「ドジャースと契約が成立したという噂を聞いた」佐々木朗希のロッテ同僚の元サイヤング賞左腕カイケルがNYポスト紙で注目発言…「ヤンキース、メッツは話の中心になかった」
千葉ロッテが佐々木朗希(23)のポスティングによるメジャー挑戦を認めたことで今オフのメジャーのフリーエージェント市場で最も注目される投手の一人となった。その中で今季途中から千葉ロッテでプレーした元サイヤング賞左腕のダラス・カイケル(36)がニューヨークポスト紙の電話取材に答え「ドジャースとの契約が成立したとの噂を聞いた。ヤンキース、メッツは話の中心になかった」との注目発言を行った。カイケルは佐々木がシーズン中から英語を勉強していたことを明かして「彼は史上最高の投手になれると思っているし本当にメジャーで活躍できると思う」とも証言した。ポスティング申請の締め切りは12月15日だ。

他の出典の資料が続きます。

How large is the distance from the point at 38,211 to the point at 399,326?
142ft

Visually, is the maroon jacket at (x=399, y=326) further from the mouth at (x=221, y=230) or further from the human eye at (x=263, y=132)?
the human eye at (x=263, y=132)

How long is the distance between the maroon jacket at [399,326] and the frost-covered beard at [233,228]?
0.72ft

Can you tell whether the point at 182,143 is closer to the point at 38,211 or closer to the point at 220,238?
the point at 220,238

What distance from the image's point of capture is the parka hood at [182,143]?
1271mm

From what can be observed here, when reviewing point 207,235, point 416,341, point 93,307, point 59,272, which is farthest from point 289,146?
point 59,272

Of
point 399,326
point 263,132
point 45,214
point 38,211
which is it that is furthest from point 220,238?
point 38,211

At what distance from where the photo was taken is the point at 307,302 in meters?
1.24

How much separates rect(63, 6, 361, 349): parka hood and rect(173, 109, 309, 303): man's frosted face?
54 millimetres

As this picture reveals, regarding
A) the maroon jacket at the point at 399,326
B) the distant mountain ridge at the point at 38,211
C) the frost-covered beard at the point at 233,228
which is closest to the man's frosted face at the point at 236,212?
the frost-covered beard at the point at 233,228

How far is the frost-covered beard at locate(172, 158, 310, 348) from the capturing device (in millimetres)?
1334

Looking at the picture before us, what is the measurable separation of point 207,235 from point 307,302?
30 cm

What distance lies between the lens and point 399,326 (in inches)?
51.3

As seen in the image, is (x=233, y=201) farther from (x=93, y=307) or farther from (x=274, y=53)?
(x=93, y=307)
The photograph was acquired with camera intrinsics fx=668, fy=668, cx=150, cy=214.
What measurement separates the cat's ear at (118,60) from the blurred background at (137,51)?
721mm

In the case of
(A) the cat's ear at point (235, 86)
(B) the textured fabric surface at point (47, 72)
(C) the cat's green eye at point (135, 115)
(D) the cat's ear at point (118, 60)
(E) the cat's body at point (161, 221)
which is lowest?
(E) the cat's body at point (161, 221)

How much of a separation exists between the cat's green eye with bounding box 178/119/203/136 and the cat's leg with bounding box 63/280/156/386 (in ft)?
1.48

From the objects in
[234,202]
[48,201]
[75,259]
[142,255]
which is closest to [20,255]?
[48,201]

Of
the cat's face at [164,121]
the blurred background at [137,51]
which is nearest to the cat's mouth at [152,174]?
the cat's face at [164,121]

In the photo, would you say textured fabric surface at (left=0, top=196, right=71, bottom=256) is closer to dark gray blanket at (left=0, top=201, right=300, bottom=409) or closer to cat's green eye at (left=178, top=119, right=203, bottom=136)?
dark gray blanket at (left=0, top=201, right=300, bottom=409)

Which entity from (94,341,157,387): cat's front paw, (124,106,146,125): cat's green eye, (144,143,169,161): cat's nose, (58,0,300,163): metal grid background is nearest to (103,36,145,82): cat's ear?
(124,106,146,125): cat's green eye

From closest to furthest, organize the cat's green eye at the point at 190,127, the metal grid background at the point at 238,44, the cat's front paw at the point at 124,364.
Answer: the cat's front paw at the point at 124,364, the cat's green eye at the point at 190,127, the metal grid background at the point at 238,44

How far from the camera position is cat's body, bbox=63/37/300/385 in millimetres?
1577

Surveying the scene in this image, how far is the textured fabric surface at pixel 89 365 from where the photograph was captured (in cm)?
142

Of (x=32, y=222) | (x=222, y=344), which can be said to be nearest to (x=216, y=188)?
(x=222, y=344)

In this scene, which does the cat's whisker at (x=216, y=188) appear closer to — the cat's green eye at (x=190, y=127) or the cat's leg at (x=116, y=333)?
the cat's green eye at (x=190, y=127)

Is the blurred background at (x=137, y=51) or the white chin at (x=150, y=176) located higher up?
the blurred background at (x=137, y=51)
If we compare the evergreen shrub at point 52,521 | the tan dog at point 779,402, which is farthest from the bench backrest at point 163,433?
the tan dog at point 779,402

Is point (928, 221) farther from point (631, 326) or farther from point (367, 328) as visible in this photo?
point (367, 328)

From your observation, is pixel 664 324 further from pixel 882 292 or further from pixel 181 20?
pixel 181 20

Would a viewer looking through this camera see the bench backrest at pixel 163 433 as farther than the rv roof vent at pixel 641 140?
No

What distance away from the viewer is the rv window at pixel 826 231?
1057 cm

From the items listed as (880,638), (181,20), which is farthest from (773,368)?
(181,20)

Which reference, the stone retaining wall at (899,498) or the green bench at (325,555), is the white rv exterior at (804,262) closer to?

「メジャーで活躍できる。彼にできないことは何もない」
全米に衝撃を与えた“令和の怪物”のメジャー挑戦。米メディアのFA選手への関心は、本来契約条件と移籍先チームだが、今回佐々木は「25歳ルール」の対象選手で契約金に制限があるため、その焦点は「どこといつ決まるか」に絞られた。
大谷翔平(30)、山本由伸(26)が所属する“世界一”ドジャースが最有力との見立てが、ほとんどだが、その中で今季途中から千葉ロッテに入団し、佐々木と共にプレーしたメジャー通算103勝左腕のカイケルが、ニューヨークポスト紙上で「ROKI SASAKI」について語り尽くした。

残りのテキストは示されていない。